TEXT PASSAGE -
________________
These initial scenes suggest a narrative driven by the band’s music, but as Trip presses on, the music becomes less relevant to the story, both in terms of theme and tone. Despite a few moments where the tone of the music matches the tone of the action, the music simply chugs along without any real connection to the story. Metallica’s catalogue has a number of songs that could have easily fit into the insanity of it all (“The God That Failed” comes to mind), both thematically and tonally, but they never explore these opportunities beyond the first few songs. The bulk of the film is comprised of the band’s live show, and DeHaan’s scenes serve as non-musical interludes for their blistering performance. It’s just not enough to be considered a story, and those going in expecting as much will be disappointed.
As such, Through the Never is incredible only as a concert film. Filmed in 3D and capturing the awe-inspiring power of Metallica’s live show, Antal showcases the band’s raw talent as performers as they move swiftly through some of their biggest hits, including “Creeping Death,” “For Whom the Bell Tolls,” and “Master of Puppets.” As it stands, the concert-as-backdrop for the story is far less interesting than the concert itself, which features plenty of moments to remind you of Metallica’s impact. At the end of their performance of “The Memory Remains,” the band lets the crowd take over vocal duties for Marianne Faithful, the British singer-songwriter who sang background vocals on the track on the band’s album ReLoad. As the music fades, the deafening roar of the crowd consumes the arena as James Hetfield, Lars Ulrich, Kirk Hammett, and Robert Trujillo gaze silently into the crowd, amazed at what they’ve inspired.
And that’s where Antal succeeds. Metallica is a larger than life band, and their impact transcends genre. They helped to not just change the face of metal, but bring it mainstream. I can’t count how many times I’ve met people who say they don’t like metal, but they like Metallica. Furthermore, the use of native 3D sucks you in and makes you feel as if you’re on stage with the band, as multiple cameras capture their epic performance from all angles. For a fan of Metallica, it’s the next best thing to being there and experiencing their 30+ year legacy, but for those who desire more than a mere concert film, it’s likely Through the Never will appear as nothing more than a bait and switch. The use of a concert to set the stage for a post-apocalyptic scenario is ambitious, but Antal doesn’t utilize it to its full potential.
________________
INFORMATION SUPPLIED -
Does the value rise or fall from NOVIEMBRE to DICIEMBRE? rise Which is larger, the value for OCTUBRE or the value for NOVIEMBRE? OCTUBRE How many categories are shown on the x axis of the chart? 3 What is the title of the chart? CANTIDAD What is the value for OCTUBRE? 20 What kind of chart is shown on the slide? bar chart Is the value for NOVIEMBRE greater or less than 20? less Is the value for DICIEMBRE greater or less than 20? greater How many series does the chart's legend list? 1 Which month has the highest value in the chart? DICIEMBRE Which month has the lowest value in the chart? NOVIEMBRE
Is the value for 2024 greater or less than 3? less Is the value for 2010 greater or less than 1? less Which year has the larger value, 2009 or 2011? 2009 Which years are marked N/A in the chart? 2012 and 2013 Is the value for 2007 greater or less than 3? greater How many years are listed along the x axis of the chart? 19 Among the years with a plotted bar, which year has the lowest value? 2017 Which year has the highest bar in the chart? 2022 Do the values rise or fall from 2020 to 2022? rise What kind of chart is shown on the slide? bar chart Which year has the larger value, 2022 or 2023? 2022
________________
Reproduce the film review word for word, from "These initial scenes" up to and including "will be disappointed.". This listing plays no part in the work that comes next.

EXERCISE RESPONSE -
These initial scenes suggest a narrative driven by the band’s music, but as Trip presses on, the music becomes less relevant to the story, both in terms of theme and tone. Despite a few moments where the tone of the music matches the tone of the action, the music simply chugs along without any real connection to the story. Metallica’s catalogue has a number of songs that could have easily fit into the insanity of it all (“The God That Failed” comes to mind), both thematically and tonally, but they never explore these opportunities beyond the first few songs. The bulk of the film is comprised of the band’s live show, and DeHaan’s scenes serve as non-musical interludes for their blistering performance. It’s just not enough to be considered a story, and those going in expecting as much will be disappointed.